- Record extracts:
____________________

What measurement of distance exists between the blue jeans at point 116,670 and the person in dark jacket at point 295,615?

____________________

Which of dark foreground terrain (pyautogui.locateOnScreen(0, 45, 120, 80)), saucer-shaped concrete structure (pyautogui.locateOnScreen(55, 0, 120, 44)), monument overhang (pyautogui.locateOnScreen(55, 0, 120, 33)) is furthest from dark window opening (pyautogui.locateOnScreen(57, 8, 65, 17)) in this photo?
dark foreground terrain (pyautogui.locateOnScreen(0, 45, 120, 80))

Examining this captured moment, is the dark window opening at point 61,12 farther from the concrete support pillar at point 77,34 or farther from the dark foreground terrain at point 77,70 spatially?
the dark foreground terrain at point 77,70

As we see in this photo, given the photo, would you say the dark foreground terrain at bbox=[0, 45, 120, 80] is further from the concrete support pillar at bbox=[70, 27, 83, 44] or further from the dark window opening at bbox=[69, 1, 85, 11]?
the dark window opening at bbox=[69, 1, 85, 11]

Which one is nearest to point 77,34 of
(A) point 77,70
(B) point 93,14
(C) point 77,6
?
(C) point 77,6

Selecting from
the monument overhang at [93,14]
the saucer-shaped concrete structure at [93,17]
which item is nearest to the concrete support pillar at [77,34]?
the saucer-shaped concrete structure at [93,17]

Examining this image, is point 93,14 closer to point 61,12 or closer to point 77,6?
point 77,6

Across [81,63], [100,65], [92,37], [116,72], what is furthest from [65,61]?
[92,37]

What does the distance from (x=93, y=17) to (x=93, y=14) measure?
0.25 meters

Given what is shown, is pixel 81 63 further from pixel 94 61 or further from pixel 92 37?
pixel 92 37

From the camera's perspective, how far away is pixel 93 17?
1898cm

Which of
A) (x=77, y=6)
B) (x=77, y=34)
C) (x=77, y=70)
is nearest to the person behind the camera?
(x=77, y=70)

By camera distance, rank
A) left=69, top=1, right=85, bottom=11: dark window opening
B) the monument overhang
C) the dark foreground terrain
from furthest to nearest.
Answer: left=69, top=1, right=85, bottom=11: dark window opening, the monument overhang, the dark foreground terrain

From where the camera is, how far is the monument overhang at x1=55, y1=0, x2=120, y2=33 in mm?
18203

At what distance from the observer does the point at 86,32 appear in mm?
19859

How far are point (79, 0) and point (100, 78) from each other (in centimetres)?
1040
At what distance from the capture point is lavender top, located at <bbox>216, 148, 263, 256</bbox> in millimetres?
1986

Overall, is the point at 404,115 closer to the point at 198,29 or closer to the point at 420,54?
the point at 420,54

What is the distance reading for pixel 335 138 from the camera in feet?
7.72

____________________

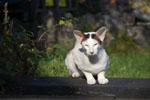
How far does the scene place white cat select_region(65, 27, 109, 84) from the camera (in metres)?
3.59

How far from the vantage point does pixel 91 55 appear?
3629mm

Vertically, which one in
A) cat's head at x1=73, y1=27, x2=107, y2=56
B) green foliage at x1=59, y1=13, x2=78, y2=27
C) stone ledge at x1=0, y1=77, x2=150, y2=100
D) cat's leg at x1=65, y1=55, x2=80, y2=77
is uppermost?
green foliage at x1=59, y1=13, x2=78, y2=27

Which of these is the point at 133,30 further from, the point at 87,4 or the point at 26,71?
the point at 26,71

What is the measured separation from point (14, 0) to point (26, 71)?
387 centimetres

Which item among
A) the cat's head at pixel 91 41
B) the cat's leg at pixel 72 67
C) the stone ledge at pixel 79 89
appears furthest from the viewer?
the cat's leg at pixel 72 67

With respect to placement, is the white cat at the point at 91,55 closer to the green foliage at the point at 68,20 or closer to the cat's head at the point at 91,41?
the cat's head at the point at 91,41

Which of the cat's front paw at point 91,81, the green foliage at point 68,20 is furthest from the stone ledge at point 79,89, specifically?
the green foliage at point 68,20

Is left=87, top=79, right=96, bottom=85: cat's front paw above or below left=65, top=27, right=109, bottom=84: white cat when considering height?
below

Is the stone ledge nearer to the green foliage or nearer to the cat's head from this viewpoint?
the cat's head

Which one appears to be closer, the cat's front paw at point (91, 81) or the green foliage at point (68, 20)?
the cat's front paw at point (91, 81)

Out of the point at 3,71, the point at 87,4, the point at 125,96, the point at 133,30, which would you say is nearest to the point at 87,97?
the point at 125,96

____________________

- Problem statement:
Reproduce everything from the line containing "Examining this image, is" down to the line containing "0.25 meters", both included and with the entries written in full. In the answers only, scale every number (the coordinates and the distance) by 1.55 and round each to the decimal places it had, with halves rounded up.

- Task result:
Examining this image, is point 93,14 closer to point 61,12 or closer to point 77,6?
point 119,9

Across [81,63], [100,65], [92,37], [116,72], what is furthest from [65,61]?
[143,57]

What does the distance from (x=93, y=17) to (x=93, y=14) measure?
0.39 meters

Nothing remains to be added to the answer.